SET PROBLEM:
Find each row that contains the word "separates" and copy those rows out in full.

DATA SHOWN:
....

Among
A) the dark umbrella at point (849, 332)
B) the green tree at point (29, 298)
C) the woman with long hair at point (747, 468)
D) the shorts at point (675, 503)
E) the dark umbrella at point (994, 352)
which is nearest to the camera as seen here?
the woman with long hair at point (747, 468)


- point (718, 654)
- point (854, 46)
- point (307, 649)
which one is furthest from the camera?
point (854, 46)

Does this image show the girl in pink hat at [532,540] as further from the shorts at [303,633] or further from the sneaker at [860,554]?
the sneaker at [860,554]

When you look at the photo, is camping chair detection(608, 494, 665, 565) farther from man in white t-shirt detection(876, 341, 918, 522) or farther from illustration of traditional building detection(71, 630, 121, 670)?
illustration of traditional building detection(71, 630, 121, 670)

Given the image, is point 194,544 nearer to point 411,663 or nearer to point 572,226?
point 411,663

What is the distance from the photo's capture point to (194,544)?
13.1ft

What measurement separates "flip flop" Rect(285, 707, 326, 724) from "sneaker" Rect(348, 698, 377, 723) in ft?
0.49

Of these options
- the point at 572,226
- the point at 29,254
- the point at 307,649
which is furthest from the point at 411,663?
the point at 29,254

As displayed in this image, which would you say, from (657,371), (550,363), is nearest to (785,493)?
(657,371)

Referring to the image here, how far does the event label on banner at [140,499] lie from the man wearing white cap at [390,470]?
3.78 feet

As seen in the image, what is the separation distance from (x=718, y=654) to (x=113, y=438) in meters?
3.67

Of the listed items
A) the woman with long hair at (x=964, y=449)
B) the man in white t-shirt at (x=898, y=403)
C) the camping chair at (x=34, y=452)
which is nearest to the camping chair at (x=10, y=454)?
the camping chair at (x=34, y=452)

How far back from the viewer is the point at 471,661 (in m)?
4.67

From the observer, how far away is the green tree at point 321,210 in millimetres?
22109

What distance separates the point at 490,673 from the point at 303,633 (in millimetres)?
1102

....

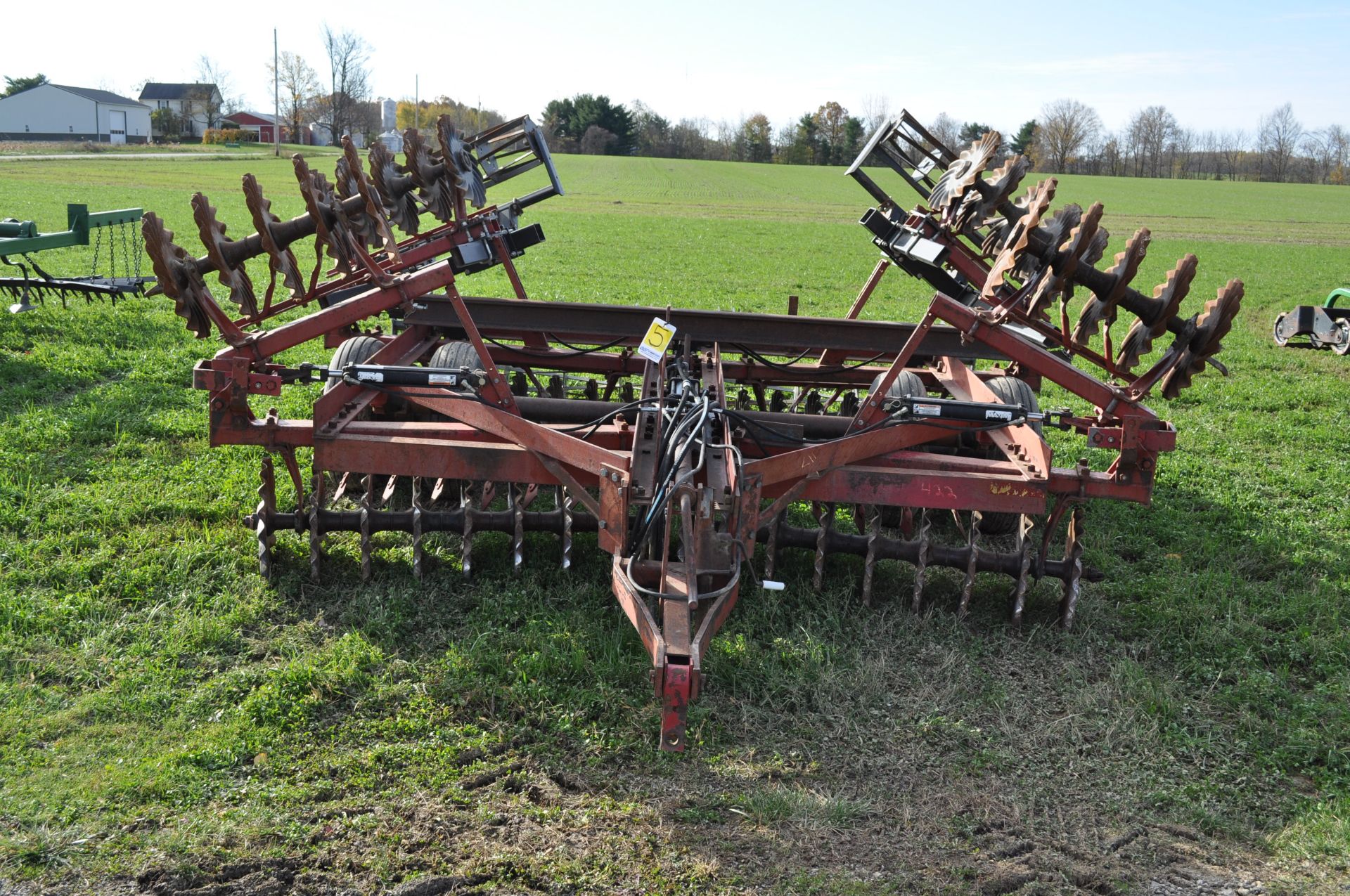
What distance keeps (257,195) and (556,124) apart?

....

WRITTEN ANSWER:
What measurement separates "flip flop" Rect(285, 707, 326, 724) from "sneaker" Rect(348, 698, 377, 723) in ft?
What distance separates the point at 490,673 from the point at 303,633 (in millimetres)?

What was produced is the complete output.